Les rebelles Houthis ont repris le 8 février une offensive pour s'emparer de ce dernier bastion du gouvernement dans le Nord, tout en multipliant les attaques vers le territoire saoudien voisin.
"J'implore tous les donateurs de répondre généreusement à notre appel afin d'empêcher la famine d'engloutir le pays", a déclaré le secrétaire général de l'ONU, Antonio Guterres, à l'ouverture de la réunion.
"Aujourd'hui, réduire l'aide est une condamnation à mort pour des familles entières", a-t-il ajouté. "Chaque dollar compte."
Le conflit, déclenché en 2014 par une offensive des rebelles qui ont conquis de vastes pans du territoire, a tué des dizaines de milliers de personnes selon des ONG et poussé des millions d'autres au bord de la famine. C'est la pire crise humanitaire au monde d'après l'ONU.
Dans un contexte de pandémie, la situation a empiré avec la chute des financements de l'aide. L'ONU a appelé lundi à un "financement immédiat".
"Pour la plupart des gens, la vie au Yémen est désormais insupportable (...). L'enfance est un enfer", a déclaré M. Guterres.
- "Urgence" -
L'ONU compte surtout sur les riches pays du Golfe pour recueillir les 3,85 milliards de dollars (3,18 milliards d'euros), après avoir manqué de 1,5 milliard de dollars sur les 3,4 milliards nécessaires l'année dernière.

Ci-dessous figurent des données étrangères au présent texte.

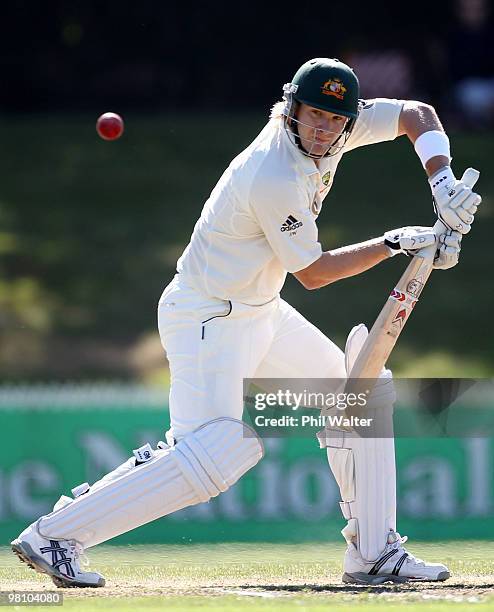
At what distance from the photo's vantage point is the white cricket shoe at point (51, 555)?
159 inches

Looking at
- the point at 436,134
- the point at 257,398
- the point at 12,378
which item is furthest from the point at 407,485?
the point at 12,378

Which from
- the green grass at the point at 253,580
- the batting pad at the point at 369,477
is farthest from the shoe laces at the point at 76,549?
the batting pad at the point at 369,477

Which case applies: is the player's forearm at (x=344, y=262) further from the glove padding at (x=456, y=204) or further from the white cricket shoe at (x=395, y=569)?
the white cricket shoe at (x=395, y=569)

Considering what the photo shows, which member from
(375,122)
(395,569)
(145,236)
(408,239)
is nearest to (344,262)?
(408,239)

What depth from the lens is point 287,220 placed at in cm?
403

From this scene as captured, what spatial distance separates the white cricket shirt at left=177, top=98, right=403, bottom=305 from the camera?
4.03m

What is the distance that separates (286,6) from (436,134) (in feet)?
24.3

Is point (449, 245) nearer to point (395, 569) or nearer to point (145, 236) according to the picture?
point (395, 569)

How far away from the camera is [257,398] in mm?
4531

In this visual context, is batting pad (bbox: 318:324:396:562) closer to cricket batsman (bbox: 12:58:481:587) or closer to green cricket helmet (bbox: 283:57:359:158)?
cricket batsman (bbox: 12:58:481:587)

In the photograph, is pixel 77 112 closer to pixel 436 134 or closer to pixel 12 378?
pixel 12 378

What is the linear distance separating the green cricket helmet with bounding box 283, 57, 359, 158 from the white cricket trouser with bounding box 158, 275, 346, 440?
54 centimetres

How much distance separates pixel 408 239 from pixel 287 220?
14.4 inches

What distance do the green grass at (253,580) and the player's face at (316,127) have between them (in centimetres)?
130
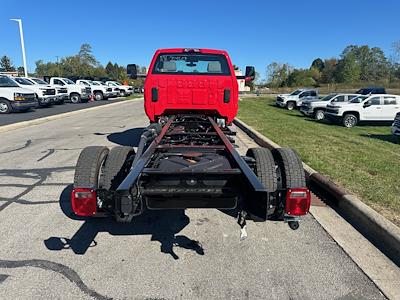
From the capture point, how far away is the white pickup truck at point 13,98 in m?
16.1

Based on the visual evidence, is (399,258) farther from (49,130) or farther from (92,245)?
A: (49,130)

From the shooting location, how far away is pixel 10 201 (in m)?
4.46

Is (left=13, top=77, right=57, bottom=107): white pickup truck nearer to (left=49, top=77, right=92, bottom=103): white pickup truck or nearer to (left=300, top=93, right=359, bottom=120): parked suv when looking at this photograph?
(left=49, top=77, right=92, bottom=103): white pickup truck

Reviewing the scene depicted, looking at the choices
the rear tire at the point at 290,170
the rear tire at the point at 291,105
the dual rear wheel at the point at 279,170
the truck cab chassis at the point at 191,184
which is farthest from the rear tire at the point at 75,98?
the rear tire at the point at 290,170

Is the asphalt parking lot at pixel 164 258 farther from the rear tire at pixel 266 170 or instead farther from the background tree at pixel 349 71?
the background tree at pixel 349 71

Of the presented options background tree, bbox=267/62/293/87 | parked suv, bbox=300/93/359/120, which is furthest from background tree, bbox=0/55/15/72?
parked suv, bbox=300/93/359/120

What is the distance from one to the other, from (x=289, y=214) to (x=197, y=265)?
0.99 meters

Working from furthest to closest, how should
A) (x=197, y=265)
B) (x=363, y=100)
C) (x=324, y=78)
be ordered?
(x=324, y=78) < (x=363, y=100) < (x=197, y=265)

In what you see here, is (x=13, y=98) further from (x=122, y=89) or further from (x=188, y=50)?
(x=122, y=89)

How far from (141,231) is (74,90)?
25898 millimetres

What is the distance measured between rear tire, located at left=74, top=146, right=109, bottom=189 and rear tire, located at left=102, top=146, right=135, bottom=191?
0.07m

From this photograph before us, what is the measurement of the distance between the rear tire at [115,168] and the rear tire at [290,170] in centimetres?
171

Certaines des promesses de lundi, dont les 191 millions de dollars des Etats-Unis et les 430 millions de dollars de l'Arabie Saoudite, sont inférieures aux dons de 2020. L'Allemagne et la Norvège ont eux augmenté leurs contributions en promettant respectivement 200 millions de dollars pour 2021.
Selon les derniers chiffres de l'ONU, plus de 16 millions de Yéménites, soit environ la moitié de la population de 29 millions d'habitants, risquent d'être confrontés à la faim cette année. Près de 50.000 d'entre eux "meurent déjà de faim dans des conditions proches de la famine" et 400.000 enfants de moins de 5 ans pourraient mourir de malnutrition aiguë "sans traitement d'urgence".
En septembre 2020, l'ONU a révélé que l'aide essentielle avait été supprimée dans 300 centres de santé du Yémen en raison du manque de financement, et que plus d'un tiers de ses principaux programmes humanitaires avaient été réduits ou interrompus.
Douze organisations, dont Save the Children, Oxfam et Action contre la Faim, craignent une "catastrophe".
"Avec cinq millions de personnes au bord de la famine et plus des deux tiers de la population du pays ayant besoin d'aide humanitaire ou de protection, la situation ne pourrait pas être plus urgente", ont-elles déclaré dans un communiqué.
- "Mettre fin au conflit" -
La conférence se tient à un moment où les Etats-Unis cherchent à relancer le dialogue pour résoudre le conflit. Washington a retiré les Houthis de la liste des "organisations terroristes" et cessé de soutenir l'intervention depuis 2015 au Yémen d'une coalition menée par l'Arabie saoudite qui aide militairement le pouvoir.
Les Houthis ont néanmoins intensifié leurs opérations contre les forces du gouvernement et l'Arabie saoudite. Et l'aviation saoudienne pilonne les positions des rebelles à Marib afin de les empêcher d'avancer.
Lundi, le secrétaire d'Etat américain Antony Blinken a pressé les Houthis de cesser leur offensive et de "se joindre aux Saoudiens et au gouvernement du Yémen en agissant de manière constructive en faveur de la paix".
"L'aide seule ne mettra pas fin au conflit. Nous ne pouvons mettre fin à la crise humanitaire au Yémen qu'en mettant fin à la guerre", a-t-il affirmé lors de la réunion.
L'ONU prévoit un désastre humanitaire si les combats pour Marib continuent, rappelant qu'ils ont déjà mis "des millions de civils en danger". Cette région abrite de nombreux déplacés, dont des centaines de familles ont repris la fuite.